Scene-based spatial questions:
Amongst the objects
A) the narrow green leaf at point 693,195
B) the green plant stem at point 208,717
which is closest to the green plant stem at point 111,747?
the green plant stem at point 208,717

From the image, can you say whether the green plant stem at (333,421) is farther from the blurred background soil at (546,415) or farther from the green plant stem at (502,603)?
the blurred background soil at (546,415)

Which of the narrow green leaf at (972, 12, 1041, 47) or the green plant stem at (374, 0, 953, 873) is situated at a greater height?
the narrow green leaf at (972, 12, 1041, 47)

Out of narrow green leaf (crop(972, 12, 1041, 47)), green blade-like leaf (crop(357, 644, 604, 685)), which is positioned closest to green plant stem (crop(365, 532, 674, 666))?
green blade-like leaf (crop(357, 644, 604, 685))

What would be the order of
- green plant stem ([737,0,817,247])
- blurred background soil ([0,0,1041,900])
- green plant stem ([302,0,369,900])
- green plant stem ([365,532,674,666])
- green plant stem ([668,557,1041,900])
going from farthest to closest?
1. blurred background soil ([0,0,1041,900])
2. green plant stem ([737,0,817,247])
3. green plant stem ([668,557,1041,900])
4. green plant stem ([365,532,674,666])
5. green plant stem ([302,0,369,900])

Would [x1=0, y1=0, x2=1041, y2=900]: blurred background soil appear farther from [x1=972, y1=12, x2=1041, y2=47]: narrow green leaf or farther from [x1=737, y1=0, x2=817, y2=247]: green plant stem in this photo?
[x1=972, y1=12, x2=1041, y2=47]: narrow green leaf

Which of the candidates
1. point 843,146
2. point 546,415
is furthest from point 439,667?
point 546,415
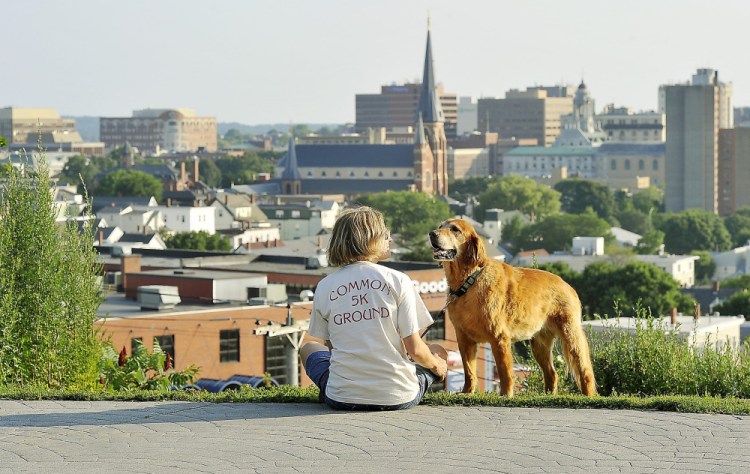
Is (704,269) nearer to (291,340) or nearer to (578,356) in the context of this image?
(291,340)

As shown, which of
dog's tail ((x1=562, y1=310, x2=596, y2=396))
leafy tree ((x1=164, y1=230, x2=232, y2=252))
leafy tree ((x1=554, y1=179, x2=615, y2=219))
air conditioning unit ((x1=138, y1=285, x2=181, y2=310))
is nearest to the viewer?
dog's tail ((x1=562, y1=310, x2=596, y2=396))

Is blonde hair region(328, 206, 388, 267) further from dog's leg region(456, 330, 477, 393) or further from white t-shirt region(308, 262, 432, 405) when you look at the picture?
dog's leg region(456, 330, 477, 393)

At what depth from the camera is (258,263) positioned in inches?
1997

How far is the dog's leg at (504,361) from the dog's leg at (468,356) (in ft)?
0.46

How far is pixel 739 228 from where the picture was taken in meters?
134

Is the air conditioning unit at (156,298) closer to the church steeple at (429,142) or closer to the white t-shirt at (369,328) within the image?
the white t-shirt at (369,328)

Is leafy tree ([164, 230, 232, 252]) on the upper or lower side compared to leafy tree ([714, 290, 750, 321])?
upper

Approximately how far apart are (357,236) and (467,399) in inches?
51.2

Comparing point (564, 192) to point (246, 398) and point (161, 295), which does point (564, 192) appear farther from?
point (246, 398)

> STATED PROBLEM: Revise every one of the entries above by putting "tall tree" wherever "leafy tree" occurs, keeping everything else the same. Omit the pictures from your answer.

> EXPECTED ANSWER:
Amongst the objects
A) the narrow green leaf at point 693,195
B) the green plant stem at point 208,717
which is closest to the green plant stem at point 111,747?
the green plant stem at point 208,717

From the image, can you say whether the green plant stem at (333,421) is farther from the blurred background soil at (546,415) or farther from the green plant stem at (502,603)?
the blurred background soil at (546,415)

Which of the narrow green leaf at (972, 12, 1041, 47) or the green plant stem at (374, 0, 953, 873) is situated at a greater height?
the narrow green leaf at (972, 12, 1041, 47)

Out of narrow green leaf (crop(972, 12, 1041, 47)), green blade-like leaf (crop(357, 644, 604, 685)), which is positioned closest to green plant stem (crop(365, 532, 674, 666))?
green blade-like leaf (crop(357, 644, 604, 685))

What would be the order of
- green plant stem ([737,0,817,247])
- blurred background soil ([0,0,1041,900])
- green plant stem ([302,0,369,900])
- green plant stem ([365,532,674,666])
- green plant stem ([668,557,1041,900])
going from farthest to closest?
1. blurred background soil ([0,0,1041,900])
2. green plant stem ([737,0,817,247])
3. green plant stem ([668,557,1041,900])
4. green plant stem ([365,532,674,666])
5. green plant stem ([302,0,369,900])

Would [x1=0, y1=0, x2=1041, y2=900]: blurred background soil appear farther from [x1=972, y1=12, x2=1041, y2=47]: narrow green leaf or farther from [x1=737, y1=0, x2=817, y2=247]: green plant stem in this photo?
[x1=972, y1=12, x2=1041, y2=47]: narrow green leaf

Which of the candidates
1. point 843,146
2. point 546,415
is furthest from point 439,667?
point 546,415
Is (704,269) nearer to (291,340) or nearer to (578,356) in the context of this image?
(291,340)

As shown, which of
dog's tail ((x1=562, y1=310, x2=596, y2=396))
tall tree ((x1=164, y1=230, x2=232, y2=252))
tall tree ((x1=554, y1=179, x2=615, y2=219))
air conditioning unit ((x1=138, y1=285, x2=181, y2=310))
is nearest to the viewer?
dog's tail ((x1=562, y1=310, x2=596, y2=396))

Is blonde hair region(328, 206, 388, 267) further from dog's leg region(456, 330, 477, 393) or further from white t-shirt region(308, 262, 432, 405) when you look at the picture?
dog's leg region(456, 330, 477, 393)

At what depth from the camera is (258,263) positioned in inches?
1997

How far is the dog's leg at (504,361) from the dog's leg at (468,356) (in ft)?
0.46

How far is pixel 739 228 from where the picture was taken in meters?
134

Is the air conditioning unit at (156,298) closer to the church steeple at (429,142) or closer to the white t-shirt at (369,328) within the image?
the white t-shirt at (369,328)

Is tall tree ([164, 230, 232, 252]) on the upper or lower side compared to tall tree ([714, 290, 750, 321])?
upper

Approximately how far apart are (357,236) and (467,399) in inches?
51.2

Comparing point (564, 192) to point (246, 398) and point (161, 295), which does point (564, 192) appear farther from?
point (246, 398)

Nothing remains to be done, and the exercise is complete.